Direction a
List each sentence in the thermodynamics thread that ends with a question mark, giving each one only once even if it recurs.
--- BEGIN Page excerpt ---
Not really. P in the figure is what we have been calling P_ext, which inherently assumes that the gas, cylinder, and piston constitute the system. On expansion, P_ext is less than the gas pressure would have been if the gas expansion were reversible. (See if you can verify this.) On compression, P_ext is greater than the gas pressure would have been if the gas expansion were reversible. (See if you can verify this.)

Pext= P_o\left(\frac{V_o}{V}\right)^{γ}+\frac{FR}{AC_p}\left[1-\left(\frac{V_o}{V}\right)^γ\right] - F/A

Pext= P_o\left(\frac{V_o}{V}\right)^{γ}+\frac{F}{A}\left[\frac{R}{c_p}(1-\left(\frac{V_o}{V}\right)^γ)-1\right]

R/c_p = 1 - c_v/c_p &lt; 1
1-(\frac{V_o}{V})^γ &lt; 1

Hence the second term in the Pext equation is negative, and Pext is always lower than that from the reversible case (where Pext = P(V)). So the gas pressure/temperature (P(V), T(V)) always increases with friction regardless of expansion or compression, but the applied pressure to the surroundings is lower in expansion but higher in compression?

No, the ΔS equation applies to an ideal gas between two equilibrium states, irrespective of whether the actual process path was reversible or not.

I think I worded my question poorly. I meant to ask, although the final ΔS equation is valid for any process, my understanding is that the differential form dS = c_p dT/T - R dp/p was constructed for a reversible process (as it assumes TdS = Q) and integrated along a reversible path (due to the substitution of the ideal gas law)?

That would assume that the entire system is an ideal gas, which it isn't. You can only use the ΔS equation we employed for an ideal gas.

Try to think of the entropy as a physical property of the material (in this case an ideal gas) rather than something associated with the specific nature of the process path.

Would this be due to the fact that c_p comes into play (as it is a material property)?

Thanks

 

[Chestermiller]

Pext= P_o\left(\frac{V_o}{V}\right)^{γ}+\frac{FR}{AC_p}\left[1-\left(\frac{V_o}{V}\right)^γ\right] - F/A

Pext= P_o\left(\frac{V_o}{V}\right)^{γ}+\frac{F}{A}\left[\frac{R}{c_p}(1-\left(\frac{V_o}{V}\right)^γ)-1\right]

R/c_p = 1 - c_v/c_p &lt; 1
1-(\frac{V_o}{V})^γ &lt; 1

Hence the second term in the Pext equation is negative, and Pext is always lower than that from the reversible case (where Pext = P(V)). So the gas pressure/temperature (P(V), T(V)) always increases with friction regardless of expansion or compression, but the applied pressure to the surroundings is lower in expansion but higher in compression?
--- END Page excerpt ---
--- BEGIN Supplied records ---
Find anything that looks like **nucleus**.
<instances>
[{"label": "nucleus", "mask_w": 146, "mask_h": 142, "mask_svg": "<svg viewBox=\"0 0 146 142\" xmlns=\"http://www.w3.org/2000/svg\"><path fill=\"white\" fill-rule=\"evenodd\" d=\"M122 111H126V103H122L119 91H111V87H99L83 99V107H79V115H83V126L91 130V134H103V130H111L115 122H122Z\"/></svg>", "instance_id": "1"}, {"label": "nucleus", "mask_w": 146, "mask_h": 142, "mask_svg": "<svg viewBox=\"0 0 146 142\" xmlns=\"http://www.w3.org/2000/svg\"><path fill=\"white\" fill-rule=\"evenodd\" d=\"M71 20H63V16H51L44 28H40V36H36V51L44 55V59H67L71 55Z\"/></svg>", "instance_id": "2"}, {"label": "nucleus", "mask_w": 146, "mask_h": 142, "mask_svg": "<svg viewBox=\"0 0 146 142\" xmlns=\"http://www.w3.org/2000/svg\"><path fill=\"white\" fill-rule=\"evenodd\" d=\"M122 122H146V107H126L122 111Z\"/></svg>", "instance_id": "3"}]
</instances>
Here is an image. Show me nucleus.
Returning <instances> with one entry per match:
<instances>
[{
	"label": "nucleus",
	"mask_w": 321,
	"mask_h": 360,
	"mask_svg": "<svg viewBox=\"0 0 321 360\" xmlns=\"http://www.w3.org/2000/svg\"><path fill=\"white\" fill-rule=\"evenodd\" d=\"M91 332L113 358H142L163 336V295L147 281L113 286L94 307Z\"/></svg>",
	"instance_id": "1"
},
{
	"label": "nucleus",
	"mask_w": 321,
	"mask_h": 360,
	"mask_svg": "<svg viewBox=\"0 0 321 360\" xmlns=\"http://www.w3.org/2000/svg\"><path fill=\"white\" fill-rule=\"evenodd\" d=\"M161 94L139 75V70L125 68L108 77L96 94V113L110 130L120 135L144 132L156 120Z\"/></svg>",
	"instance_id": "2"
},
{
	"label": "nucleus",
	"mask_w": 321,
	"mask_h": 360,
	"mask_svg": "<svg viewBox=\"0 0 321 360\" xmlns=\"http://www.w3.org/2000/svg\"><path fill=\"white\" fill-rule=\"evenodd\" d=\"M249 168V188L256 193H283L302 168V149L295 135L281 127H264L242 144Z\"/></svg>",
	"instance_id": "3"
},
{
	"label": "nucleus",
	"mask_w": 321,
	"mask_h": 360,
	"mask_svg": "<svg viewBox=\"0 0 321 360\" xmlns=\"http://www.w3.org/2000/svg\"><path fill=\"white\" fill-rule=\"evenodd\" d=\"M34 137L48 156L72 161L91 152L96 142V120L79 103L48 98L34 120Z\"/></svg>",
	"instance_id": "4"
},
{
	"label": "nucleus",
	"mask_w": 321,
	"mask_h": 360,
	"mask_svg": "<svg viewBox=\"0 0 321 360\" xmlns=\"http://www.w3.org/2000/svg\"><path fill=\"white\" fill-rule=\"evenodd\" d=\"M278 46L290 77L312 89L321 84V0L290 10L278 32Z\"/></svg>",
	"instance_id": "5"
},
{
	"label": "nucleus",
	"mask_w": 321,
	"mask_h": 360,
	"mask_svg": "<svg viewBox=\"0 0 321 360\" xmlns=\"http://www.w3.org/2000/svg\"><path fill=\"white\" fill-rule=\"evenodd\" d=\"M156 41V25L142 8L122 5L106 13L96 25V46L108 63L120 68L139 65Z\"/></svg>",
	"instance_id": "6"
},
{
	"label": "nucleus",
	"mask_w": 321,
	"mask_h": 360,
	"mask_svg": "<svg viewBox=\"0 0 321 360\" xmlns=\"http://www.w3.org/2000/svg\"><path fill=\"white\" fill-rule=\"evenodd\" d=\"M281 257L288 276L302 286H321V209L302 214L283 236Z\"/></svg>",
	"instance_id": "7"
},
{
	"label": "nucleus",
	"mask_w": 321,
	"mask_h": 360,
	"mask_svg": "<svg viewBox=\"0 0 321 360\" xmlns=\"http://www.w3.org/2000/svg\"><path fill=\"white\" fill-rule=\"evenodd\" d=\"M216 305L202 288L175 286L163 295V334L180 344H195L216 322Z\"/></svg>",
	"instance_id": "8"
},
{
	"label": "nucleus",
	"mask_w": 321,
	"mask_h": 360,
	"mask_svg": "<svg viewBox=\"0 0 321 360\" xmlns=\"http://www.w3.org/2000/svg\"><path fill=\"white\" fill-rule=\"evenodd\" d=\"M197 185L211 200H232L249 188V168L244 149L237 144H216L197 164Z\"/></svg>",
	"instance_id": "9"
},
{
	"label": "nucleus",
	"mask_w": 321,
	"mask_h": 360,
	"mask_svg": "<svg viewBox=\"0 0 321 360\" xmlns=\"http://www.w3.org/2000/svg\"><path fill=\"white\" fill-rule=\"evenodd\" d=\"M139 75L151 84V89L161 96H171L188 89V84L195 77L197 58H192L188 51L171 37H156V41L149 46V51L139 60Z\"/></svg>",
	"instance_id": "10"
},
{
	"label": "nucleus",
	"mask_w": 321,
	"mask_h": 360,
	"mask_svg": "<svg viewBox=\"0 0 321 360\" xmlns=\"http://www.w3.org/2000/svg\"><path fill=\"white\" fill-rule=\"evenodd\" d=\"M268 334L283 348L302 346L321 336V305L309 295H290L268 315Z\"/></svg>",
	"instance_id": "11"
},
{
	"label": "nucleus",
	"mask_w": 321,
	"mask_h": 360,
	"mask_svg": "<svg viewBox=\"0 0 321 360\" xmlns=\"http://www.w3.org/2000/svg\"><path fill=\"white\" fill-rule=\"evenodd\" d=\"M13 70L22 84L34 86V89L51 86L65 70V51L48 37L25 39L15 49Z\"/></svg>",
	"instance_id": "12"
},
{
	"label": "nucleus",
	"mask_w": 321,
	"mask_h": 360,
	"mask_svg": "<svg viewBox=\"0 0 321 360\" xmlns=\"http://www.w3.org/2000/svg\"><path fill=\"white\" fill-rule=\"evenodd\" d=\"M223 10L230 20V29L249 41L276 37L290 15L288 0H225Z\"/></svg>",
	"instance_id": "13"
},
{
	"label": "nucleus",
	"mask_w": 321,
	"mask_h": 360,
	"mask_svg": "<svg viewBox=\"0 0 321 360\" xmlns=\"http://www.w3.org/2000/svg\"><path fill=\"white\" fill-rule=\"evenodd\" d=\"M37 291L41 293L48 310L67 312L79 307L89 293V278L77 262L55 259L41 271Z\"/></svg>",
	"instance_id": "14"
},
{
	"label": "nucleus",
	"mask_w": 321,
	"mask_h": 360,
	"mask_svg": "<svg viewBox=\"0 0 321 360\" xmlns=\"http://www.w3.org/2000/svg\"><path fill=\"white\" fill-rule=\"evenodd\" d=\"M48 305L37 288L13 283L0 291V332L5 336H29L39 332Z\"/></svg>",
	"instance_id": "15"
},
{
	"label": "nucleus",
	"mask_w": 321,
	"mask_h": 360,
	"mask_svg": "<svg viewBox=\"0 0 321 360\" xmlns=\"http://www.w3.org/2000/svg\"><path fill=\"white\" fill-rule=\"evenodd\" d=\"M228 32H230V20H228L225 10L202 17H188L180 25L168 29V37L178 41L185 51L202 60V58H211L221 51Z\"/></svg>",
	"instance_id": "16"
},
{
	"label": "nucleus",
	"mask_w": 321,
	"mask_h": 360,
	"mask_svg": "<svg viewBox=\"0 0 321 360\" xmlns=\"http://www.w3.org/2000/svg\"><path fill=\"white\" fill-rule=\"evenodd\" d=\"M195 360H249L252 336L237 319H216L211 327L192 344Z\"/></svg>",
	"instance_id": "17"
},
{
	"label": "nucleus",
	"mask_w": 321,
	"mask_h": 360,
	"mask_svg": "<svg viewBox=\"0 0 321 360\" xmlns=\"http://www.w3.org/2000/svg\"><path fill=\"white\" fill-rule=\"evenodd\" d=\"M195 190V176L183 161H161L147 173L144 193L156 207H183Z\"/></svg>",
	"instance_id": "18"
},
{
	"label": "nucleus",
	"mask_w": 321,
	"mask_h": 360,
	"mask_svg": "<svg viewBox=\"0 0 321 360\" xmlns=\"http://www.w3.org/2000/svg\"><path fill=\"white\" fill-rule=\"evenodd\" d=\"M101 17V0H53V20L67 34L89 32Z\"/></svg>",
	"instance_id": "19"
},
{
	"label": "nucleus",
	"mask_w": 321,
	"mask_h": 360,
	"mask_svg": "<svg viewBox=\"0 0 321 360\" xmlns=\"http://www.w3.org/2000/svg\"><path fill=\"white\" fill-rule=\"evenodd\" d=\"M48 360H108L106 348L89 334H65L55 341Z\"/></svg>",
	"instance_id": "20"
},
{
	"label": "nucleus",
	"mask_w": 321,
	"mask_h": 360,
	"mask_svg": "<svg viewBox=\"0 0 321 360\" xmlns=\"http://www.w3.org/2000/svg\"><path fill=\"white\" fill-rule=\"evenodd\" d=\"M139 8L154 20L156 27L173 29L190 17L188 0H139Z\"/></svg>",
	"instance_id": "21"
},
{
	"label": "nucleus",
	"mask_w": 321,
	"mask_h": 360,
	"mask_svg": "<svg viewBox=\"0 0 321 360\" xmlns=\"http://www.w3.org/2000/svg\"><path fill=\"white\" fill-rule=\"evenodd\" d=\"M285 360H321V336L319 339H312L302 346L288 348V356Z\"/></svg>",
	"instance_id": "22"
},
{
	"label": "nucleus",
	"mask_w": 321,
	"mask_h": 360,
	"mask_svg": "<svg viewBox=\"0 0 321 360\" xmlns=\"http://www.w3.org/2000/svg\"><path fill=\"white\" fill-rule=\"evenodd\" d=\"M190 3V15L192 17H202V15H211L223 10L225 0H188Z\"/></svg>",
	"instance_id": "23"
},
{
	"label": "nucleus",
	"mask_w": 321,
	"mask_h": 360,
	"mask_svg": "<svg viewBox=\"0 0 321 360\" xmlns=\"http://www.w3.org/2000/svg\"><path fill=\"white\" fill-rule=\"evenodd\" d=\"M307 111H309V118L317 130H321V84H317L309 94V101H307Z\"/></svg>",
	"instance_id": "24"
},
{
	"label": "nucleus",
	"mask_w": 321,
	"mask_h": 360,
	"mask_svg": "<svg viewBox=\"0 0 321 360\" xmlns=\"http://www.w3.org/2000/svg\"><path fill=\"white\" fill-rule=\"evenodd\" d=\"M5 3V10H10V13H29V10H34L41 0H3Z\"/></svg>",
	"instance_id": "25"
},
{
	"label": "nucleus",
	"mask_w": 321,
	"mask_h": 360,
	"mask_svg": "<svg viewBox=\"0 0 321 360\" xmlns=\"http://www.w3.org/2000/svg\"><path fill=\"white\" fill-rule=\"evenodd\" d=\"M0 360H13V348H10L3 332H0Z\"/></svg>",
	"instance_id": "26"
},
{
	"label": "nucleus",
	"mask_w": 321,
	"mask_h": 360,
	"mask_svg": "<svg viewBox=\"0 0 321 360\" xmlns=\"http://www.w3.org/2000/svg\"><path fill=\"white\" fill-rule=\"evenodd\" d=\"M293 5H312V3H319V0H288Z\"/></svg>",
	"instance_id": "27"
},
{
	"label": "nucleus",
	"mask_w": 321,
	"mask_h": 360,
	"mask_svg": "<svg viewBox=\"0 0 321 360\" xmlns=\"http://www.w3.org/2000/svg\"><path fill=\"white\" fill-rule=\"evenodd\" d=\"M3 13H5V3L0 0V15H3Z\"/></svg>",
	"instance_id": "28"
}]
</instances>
--- END Supplied records ---
Direction b
Please rewrite the stretch of the records from their start through the line containing "Here is an image. Show me nucleus.", substituting "everything" for "anything" and leaving everything else unchanged.

Result a
- So the gas pressure/temperature (P(V), T(V)) always increases with friction regardless of expansion or compression, but the applied pressure to the surroundings is lower in expansion but higher in compression?
- I meant to ask, although the final ΔS equation is valid for any process, my understanding is that the differential form dS = c_p dT/T - R dp/p was constructed for a reversible process (as it assumes TdS = Q) and integrated along a reversible path (due to the substitution of the ideal gas law)?
- Would this be due to the fact that c_p comes into play (as it is a material property)?

Result b
Find everything that looks like **nucleus**.
<instances>
[{"label": "nucleus", "mask_w": 146, "mask_h": 142, "mask_svg": "<svg viewBox=\"0 0 146 142\" xmlns=\"http://www.w3.org/2000/svg\"><path fill=\"white\" fill-rule=\"evenodd\" d=\"M122 111H126V103H122L119 91H111V87H99L83 99V107H79V115H83V126L91 130V134H103V130H111L115 122H122Z\"/></svg>", "instance_id": "1"}, {"label": "nucleus", "mask_w": 146, "mask_h": 142, "mask_svg": "<svg viewBox=\"0 0 146 142\" xmlns=\"http://www.w3.org/2000/svg\"><path fill=\"white\" fill-rule=\"evenodd\" d=\"M71 20H63V16H51L44 28H40V36H36V51L44 55V59H67L71 55Z\"/></svg>", "instance_id": "2"}, {"label": "nucleus", "mask_w": 146, "mask_h": 142, "mask_svg": "<svg viewBox=\"0 0 146 142\" xmlns=\"http://www.w3.org/2000/svg\"><path fill=\"white\" fill-rule=\"evenodd\" d=\"M122 122H146V107H126L122 111Z\"/></svg>", "instance_id": "3"}]
</instances>
Here is an image. Show me nucleus.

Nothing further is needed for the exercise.